Given instruction: Can you put the lines into a Markdown table with the columns Number and Entry, starting with the line containing "Among the set" and going on through the line containing "201 centimetres", and skipping blank lines?

Information shown:
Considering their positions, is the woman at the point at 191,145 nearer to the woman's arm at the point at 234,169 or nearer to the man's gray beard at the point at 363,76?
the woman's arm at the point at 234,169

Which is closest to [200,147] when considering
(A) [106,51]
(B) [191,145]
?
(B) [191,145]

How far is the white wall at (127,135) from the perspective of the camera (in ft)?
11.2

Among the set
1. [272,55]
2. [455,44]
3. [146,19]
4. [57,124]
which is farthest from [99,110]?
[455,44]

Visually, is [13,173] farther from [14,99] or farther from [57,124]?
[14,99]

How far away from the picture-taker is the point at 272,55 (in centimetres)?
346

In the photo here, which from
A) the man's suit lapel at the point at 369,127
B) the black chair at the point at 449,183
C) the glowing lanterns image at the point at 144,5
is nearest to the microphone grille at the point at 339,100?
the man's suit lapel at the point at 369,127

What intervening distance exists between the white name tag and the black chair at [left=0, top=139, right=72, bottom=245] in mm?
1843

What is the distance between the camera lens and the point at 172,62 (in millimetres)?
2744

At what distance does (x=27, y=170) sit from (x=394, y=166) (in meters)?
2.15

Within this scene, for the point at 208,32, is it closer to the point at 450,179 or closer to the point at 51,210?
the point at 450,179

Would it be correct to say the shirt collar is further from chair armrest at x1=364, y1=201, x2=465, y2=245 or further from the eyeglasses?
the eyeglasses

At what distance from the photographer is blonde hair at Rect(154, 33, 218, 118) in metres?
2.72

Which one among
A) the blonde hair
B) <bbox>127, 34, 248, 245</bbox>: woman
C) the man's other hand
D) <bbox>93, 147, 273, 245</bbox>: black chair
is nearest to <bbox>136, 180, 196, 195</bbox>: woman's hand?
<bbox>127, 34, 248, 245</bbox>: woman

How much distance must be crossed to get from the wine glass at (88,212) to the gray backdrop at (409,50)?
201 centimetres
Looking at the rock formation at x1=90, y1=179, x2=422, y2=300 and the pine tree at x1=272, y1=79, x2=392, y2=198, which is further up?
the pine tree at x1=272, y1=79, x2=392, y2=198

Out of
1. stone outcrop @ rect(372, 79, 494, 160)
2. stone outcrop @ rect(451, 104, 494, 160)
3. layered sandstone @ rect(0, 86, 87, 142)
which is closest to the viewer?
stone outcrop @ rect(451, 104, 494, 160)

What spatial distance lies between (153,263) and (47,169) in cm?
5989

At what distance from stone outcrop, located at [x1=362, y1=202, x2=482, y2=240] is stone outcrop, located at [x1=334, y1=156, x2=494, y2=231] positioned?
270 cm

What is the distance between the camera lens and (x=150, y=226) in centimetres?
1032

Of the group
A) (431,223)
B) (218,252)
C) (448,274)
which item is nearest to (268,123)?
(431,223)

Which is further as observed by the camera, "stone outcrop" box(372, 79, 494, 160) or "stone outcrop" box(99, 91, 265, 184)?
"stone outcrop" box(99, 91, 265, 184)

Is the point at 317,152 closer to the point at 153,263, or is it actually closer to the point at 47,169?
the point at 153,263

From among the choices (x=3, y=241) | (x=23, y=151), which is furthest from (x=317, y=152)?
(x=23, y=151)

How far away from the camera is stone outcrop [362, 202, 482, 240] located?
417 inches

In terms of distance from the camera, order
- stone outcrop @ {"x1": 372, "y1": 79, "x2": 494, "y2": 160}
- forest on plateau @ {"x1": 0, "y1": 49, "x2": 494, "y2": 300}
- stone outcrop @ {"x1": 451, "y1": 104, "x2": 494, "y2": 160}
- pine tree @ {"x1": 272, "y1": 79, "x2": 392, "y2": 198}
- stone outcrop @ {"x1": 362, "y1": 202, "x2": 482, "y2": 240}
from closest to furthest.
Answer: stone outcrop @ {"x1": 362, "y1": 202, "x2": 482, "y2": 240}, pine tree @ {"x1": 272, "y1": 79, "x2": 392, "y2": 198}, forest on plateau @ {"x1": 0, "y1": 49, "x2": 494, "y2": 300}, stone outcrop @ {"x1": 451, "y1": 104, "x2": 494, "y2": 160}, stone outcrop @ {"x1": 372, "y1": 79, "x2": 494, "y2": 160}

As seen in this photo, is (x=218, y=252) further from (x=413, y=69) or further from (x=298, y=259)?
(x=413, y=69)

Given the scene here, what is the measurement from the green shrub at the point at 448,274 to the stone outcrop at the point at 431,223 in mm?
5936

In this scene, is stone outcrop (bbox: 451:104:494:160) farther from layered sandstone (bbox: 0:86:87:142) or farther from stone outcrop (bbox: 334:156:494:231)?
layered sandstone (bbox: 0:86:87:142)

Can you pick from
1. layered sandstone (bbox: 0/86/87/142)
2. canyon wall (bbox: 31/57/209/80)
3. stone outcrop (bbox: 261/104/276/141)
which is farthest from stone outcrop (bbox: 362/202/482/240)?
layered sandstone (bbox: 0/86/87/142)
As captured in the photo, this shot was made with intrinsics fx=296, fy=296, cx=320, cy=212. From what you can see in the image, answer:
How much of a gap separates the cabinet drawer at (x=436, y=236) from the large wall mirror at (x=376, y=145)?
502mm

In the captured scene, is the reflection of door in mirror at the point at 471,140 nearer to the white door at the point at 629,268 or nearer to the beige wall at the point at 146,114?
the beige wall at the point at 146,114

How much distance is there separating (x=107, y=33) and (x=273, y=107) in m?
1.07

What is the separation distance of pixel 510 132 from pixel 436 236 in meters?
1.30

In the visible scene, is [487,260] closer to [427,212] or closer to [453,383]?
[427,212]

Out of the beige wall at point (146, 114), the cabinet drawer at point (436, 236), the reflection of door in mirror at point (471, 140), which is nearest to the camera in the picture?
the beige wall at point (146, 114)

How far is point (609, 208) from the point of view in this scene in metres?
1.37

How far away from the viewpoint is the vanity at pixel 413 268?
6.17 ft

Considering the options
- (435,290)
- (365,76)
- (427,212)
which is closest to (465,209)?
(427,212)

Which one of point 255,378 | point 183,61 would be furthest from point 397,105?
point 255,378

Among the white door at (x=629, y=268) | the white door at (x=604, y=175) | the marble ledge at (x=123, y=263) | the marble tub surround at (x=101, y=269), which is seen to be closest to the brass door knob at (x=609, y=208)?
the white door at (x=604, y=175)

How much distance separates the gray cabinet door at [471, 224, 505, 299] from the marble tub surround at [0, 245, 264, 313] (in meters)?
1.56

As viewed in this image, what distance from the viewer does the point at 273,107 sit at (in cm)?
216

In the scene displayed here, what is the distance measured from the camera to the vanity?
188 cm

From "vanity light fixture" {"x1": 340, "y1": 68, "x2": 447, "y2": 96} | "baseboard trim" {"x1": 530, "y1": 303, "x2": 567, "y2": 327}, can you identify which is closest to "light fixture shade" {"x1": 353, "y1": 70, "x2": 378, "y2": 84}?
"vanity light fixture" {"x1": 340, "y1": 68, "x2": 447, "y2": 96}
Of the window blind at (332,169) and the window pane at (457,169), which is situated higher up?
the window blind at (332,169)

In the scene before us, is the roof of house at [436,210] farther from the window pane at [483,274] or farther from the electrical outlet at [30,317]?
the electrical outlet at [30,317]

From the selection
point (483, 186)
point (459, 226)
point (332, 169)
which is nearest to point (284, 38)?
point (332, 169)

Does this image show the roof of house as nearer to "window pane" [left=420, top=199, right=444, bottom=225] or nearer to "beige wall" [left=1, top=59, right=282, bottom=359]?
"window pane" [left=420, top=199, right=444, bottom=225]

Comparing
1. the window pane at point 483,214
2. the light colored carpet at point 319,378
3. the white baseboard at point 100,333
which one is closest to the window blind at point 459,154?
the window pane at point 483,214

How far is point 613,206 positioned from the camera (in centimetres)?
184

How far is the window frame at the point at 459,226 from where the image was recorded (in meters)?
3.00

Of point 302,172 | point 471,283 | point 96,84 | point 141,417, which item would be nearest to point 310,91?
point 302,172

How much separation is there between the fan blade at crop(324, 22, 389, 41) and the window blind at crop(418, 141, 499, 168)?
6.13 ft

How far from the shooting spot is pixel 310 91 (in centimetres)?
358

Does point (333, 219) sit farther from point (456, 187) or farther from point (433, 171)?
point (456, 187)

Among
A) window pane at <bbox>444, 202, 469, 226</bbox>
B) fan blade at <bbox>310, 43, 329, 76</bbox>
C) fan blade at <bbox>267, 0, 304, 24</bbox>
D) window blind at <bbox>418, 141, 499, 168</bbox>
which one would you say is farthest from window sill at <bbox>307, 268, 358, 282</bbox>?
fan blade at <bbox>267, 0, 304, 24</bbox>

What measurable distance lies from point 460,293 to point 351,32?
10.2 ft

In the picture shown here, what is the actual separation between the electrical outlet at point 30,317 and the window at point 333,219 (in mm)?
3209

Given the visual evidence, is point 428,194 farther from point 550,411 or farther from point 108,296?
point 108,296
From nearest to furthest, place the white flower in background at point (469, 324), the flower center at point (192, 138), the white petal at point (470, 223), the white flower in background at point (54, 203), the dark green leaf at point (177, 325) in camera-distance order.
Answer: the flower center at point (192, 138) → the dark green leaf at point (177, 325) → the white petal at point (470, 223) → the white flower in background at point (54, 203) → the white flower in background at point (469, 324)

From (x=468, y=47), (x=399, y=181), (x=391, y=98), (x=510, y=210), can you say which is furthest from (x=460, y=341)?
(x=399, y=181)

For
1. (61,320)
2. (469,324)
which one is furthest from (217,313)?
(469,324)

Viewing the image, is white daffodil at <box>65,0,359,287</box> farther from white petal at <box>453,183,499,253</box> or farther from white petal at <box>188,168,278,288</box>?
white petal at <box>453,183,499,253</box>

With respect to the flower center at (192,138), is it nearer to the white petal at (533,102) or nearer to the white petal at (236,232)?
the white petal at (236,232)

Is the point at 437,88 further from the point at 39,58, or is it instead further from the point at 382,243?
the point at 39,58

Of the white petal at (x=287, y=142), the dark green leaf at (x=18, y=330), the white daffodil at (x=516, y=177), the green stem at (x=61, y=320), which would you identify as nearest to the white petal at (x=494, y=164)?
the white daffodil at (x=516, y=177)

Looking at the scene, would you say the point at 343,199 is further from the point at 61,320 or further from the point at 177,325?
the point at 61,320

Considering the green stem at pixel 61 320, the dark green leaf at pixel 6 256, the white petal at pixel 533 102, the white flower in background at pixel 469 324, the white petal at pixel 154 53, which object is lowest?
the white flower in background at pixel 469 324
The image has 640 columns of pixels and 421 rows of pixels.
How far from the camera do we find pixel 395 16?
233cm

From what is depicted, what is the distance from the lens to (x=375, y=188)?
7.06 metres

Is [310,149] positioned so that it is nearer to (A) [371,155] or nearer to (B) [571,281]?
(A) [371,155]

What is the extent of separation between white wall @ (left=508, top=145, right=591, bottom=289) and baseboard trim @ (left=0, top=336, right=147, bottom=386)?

Result:
| Number | Entry |
|---|---|
| 1 | Among the set |
| 2 | 1. [272,55] |
| 3 | 2. [455,44] |
| 4 | 3. [146,19] |
| 5 | 4. [57,124] |
| 6 | which is farthest from [99,110]? |
| 7 | [455,44] |
| 8 | Visually, is [13,173] farther from [14,99] or farther from [57,124]? |
| 9 | [14,99] |
| 10 | How far away from the picture-taker is the point at 272,55 (in centimetres)? |
| 11 | 346 |
| 12 | In the photo here, which from |
| 13 | A) the man's suit lapel at the point at 369,127 |
| 14 | B) the black chair at the point at 449,183 |
| 15 | C) the glowing lanterns image at the point at 144,5 |
| 16 | is nearest to the microphone grille at the point at 339,100? |
| 17 | the man's suit lapel at the point at 369,127 |
| 18 | What intervening distance exists between the white name tag and the black chair at [left=0, top=139, right=72, bottom=245] in mm? |
| 19 | 1843 |
| 20 | What is the distance between the camera lens and the point at 172,62 (in millimetres)? |
| 21 | 2744 |
| 22 | At what distance does (x=27, y=170) sit from (x=394, y=166) (in meters)? |
| 23 | 2.15 |
| 24 | Within this scene, for the point at 208,32, is it closer to the point at 450,179 or closer to the point at 51,210? |
| 25 | the point at 450,179 |
| 26 | Would it be correct to say the shirt collar is further from chair armrest at x1=364, y1=201, x2=465, y2=245 or further from the eyeglasses? |
| 27 | the eyeglasses |
| 28 | At what distance from the photographer is blonde hair at Rect(154, 33, 218, 118) in metres? |
| 29 | 2.72 |
| 30 | Which one among |
| 31 | A) the blonde hair |
| 32 | B) <bbox>127, 34, 248, 245</bbox>: woman |
| 33 | C) the man's other hand |
| 34 | D) <bbox>93, 147, 273, 245</bbox>: black chair |
| 35 | is nearest to <bbox>136, 180, 196, 195</bbox>: woman's hand? |
| 36 | <bbox>127, 34, 248, 245</bbox>: woman |
| 37 | How much distance must be crossed to get from the wine glass at (88,212) to the gray backdrop at (409,50)? |
| 38 | 201 centimetres |